Factual Background:  South Carolina lawyers A and B want to purchase an interest in a corporation engaged in cannabis-related undertakings—including infrastructure, construction, cultivation, production management, and distribution.  This is an existing, publicly traded corporation that provides similar services to other cultivation and production operators in states where the cannabis industry is authorized under state law.

Lawyers A and B acknowledge the contemplated ownership interest is in a company whose conduct is illegal under federal law and may result in criminal liability under the Controlled Substances Act (18 U.S.C. §2) or money laundering (18 U.S.C. §§1956, 1957).

Question: Does a South Carolina lawyer’s ownership interest in a cannabis-related business amount to criminal conduct that “reflects adversely on the lawyer’s honesty, trustworthiness, or fitness as a lawyer” or otherwise constitute “a criminal act involving moral turpitude”?

Summary:  While we do not express opinions on questions of law, the Committee cautions South Carolina licensed attorneys from participating in activities that are illegal under state or federal law, as criminal activity may constitute a violation of Rule 8.4, RPC, Rule 407, SCACR.

Discussion: The Committee does not express opinions on questions of law, such as whether the ownership interest Lawyers A and B are seeking in the cannabis-related corporation constitutes a violation of federal or state criminal statutes or subjects them to criminal liability as officers, directors, agents, or shareholders for crimes committed by a corporation.  SeeState v. Hill, 286 S.C. 283, 333 S.E.2d 789 (Ct. App. 1985) (officers and directors of corporations can be held personally liable for their individual criminal activity committed on behalf of the entity). Any South Carolina licensed attorney seeking an ownership interest or involvement in a corporation engaged in cannabis-related activity should carefully review all applicable state and federal law to determine the legality of the activity and whether ownership of a company engaged in that activity constitutes a violation of Rule 8.4, RPC, Rule 407, SCACR (“Rule 8.4”).

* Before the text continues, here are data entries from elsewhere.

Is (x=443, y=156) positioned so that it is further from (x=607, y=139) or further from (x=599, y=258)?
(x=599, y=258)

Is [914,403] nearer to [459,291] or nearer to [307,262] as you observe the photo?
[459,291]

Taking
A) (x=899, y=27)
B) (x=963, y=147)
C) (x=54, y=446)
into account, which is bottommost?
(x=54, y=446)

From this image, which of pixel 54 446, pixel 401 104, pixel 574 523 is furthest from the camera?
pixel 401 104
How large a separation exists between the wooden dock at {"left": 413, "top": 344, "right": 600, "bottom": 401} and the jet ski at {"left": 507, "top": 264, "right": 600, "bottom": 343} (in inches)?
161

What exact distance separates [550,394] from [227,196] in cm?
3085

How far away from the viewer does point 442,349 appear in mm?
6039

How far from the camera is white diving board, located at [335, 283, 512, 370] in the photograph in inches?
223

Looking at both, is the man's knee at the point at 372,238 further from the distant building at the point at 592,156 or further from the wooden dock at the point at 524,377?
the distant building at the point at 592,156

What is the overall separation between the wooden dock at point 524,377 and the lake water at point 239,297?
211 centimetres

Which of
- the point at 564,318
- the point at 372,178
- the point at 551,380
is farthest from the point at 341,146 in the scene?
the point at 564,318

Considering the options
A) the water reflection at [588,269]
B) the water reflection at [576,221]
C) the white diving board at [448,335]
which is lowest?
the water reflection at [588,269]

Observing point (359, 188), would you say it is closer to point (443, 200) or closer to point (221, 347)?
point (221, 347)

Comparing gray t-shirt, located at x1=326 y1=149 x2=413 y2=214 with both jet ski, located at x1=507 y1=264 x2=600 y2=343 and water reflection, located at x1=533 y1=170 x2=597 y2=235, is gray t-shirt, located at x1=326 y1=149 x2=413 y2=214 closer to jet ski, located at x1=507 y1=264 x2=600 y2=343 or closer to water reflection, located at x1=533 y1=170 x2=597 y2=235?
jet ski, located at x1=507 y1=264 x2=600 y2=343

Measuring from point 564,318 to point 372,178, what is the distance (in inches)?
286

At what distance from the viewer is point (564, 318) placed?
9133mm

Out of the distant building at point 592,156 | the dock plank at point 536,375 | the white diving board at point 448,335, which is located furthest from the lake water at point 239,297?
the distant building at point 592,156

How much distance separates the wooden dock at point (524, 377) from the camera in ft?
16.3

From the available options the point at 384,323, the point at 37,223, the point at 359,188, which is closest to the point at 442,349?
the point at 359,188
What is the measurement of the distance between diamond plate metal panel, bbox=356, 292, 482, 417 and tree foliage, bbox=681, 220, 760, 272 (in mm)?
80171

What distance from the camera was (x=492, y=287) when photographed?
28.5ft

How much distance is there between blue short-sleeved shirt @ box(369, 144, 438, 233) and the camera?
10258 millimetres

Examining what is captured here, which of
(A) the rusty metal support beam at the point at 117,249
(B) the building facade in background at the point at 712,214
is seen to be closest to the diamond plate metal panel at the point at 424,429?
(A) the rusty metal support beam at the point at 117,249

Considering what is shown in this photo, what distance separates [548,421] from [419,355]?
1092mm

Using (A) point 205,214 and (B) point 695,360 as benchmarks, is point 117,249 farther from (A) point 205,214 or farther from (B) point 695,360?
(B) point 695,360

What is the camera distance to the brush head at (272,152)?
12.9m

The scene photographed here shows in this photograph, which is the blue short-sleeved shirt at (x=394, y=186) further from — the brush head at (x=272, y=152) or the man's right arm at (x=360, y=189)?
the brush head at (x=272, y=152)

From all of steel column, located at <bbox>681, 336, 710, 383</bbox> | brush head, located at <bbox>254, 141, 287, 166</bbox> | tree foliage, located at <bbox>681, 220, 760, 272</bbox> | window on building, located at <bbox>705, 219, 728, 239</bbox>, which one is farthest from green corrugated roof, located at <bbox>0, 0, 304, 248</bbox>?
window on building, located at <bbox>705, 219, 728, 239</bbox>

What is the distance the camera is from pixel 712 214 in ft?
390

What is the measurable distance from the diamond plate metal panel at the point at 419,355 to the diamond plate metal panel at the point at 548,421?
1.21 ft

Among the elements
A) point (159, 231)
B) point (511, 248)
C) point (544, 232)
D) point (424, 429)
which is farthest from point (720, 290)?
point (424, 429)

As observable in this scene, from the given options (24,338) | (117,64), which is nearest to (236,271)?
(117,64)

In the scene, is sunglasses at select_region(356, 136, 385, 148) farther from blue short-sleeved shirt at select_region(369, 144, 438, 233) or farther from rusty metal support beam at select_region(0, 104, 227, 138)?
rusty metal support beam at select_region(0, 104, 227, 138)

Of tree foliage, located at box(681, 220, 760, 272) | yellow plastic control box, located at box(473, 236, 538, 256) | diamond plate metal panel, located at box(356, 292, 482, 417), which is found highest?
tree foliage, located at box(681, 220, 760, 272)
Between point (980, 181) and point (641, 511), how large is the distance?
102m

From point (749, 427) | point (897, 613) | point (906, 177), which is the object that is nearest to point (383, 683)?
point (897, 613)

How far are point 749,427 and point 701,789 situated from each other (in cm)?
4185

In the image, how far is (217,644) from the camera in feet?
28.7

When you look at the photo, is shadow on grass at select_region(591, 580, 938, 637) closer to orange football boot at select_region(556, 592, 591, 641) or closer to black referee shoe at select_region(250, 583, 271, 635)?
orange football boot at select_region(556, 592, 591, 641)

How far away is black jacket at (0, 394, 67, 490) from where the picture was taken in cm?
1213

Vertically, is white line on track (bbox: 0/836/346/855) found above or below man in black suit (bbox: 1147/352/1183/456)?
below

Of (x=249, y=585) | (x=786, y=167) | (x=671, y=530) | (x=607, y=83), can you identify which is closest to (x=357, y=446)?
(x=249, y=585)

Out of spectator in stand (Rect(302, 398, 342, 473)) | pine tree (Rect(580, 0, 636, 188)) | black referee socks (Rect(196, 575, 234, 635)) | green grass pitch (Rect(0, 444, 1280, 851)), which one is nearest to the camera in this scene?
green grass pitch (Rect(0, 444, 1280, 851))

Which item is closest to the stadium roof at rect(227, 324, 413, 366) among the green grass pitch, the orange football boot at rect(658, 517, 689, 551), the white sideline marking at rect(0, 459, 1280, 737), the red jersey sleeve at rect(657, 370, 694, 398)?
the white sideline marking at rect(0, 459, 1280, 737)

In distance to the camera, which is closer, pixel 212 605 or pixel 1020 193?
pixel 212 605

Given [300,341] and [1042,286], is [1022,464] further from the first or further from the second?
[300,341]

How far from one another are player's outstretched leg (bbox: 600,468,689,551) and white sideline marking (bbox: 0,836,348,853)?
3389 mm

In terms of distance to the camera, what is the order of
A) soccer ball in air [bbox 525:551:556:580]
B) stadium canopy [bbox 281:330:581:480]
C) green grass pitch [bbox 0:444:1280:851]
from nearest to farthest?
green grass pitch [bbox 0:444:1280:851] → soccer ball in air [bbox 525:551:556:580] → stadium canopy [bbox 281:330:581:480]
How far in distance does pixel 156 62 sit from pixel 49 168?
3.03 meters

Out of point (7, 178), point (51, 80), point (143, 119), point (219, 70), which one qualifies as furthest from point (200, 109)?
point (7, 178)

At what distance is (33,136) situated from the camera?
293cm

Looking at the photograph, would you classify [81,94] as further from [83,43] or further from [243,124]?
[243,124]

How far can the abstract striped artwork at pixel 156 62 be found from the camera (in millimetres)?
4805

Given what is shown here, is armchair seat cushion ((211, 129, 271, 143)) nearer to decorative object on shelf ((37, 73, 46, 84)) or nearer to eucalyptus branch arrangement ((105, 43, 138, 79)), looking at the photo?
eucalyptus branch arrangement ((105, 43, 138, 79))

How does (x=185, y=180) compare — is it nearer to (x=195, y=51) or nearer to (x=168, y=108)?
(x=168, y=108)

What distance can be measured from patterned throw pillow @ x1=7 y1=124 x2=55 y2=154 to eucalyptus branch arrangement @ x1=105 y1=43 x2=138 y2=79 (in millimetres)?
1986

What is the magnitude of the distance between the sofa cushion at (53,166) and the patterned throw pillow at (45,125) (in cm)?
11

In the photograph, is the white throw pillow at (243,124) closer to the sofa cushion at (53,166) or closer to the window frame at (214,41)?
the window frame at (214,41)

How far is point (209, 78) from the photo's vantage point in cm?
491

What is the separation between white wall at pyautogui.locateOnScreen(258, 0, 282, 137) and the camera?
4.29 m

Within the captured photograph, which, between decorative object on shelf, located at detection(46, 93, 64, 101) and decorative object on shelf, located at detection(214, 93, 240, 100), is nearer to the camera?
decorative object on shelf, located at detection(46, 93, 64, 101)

Rule 8.4 provides, in relevant part:

It is professional misconduct for a lawyer to:

. . .
(b) commit a criminal act that reflects adversely on the lawyer’s honesty, trustworthiness or fitness as a lawyer in other respects;
(c) commit a criminal act involving moral turpitude[.]

Comment
. . .

[2] Many kinds of illegal conduct reflect adversely on fitness to practice law, such as offenses involving fraud and the offense of willful failure to file an income tax return. Although a lawyer is personally answerable to the entire criminal law, a lawyer should be professionally answerable only for offenses that indicate lack of those characteristics relevant to law practice. Offenses involving violence, dishonesty, breach of trust, or serious interference with the administration of justice are in that category. The South Carolina version of this Rule also specifically includes criminal acts involving moral turpitude as professional misconduct. A pattern of repeated offenses, even ones of minor significance when considered separately, can indicate indifference to legal obligation.

Although previously concluding that possession of marijuana is not a crime of moral turpitude, the Supreme Court has found marijuana possession by a member of the Bar reflects adversely on the public’s view of the legal profession, shows an unfitness to practice law, and has a tendency to bring the legal profession into disrepute.  Matter of Anonymous Member of South Carolina Bar, 293 S.C. 329, 330, 360 S.E.2d 322, 323 (1987).  The Court found the possession of marijuana by the lawyer in Anonymous violated DR 1-102(A)(6) (conduct that adversely reflects on a lawyer’s fitness to practice law) and section 5D of the Rule on Disciplinary Procedure.  Id.

In subsequent cases, the Court has found the possession and cultivation of marijuana to violate Rule 8.4.  In In re Newton, 361 S.C. 404, 605 S.E.2d 538 (2004), the Court found that Newton’s cultivation of marijuana plants and possession of marijuana violated Rule 8.4(b) and warranted suspension. In Matter of Neal, 418 S.C. 373, 793 S.E.2d 301 (2016), Neal pled guilty to disorderly conduct and furnishing alcohol to a person under twenty-one and pled “no-contest” to possession of marijuana. In his disciplinary proceedings, his conduct was determined to have violated Rule 8.4 by bringing the legal profession into disrepute.

In other cases, the Court has found importing or distributing marijuana and possessing marijuana with intent to distribute in violation of federal law to be among convictions that violate Rule 8.4 and its predecessor, DR 1-102. In re Farlow, 380 S.C. 35, 37, 668 S.E.2d 790, 791(2008) (Farlow pled guilty to accommodation distribution of marijuana without remuneration and possession of ecstasy); Matter of Tedder, 296 S.C. 500, 374 S.E.2d 294 (1988) (Tedder pled guilty to conspiracy to import marijuana, conspiracy to possess marijuana with intent to distribute; conspiracy to defraud the Department of the Treasury, and four counts of perjury).

Any South Carolina licensed attorney seeking an ownership interest or involvement in a corporation engaged in cannabis-related activity should carefully review all applicable state and federal law to determine the legality of the activity in which the corporation will engage and, if the corporation will engage in conduct criminal under either state or federal law, whether such criminal conduct constitutes a violation of Rule 8.4 and whether the particular form of ownership interest is itself a crime.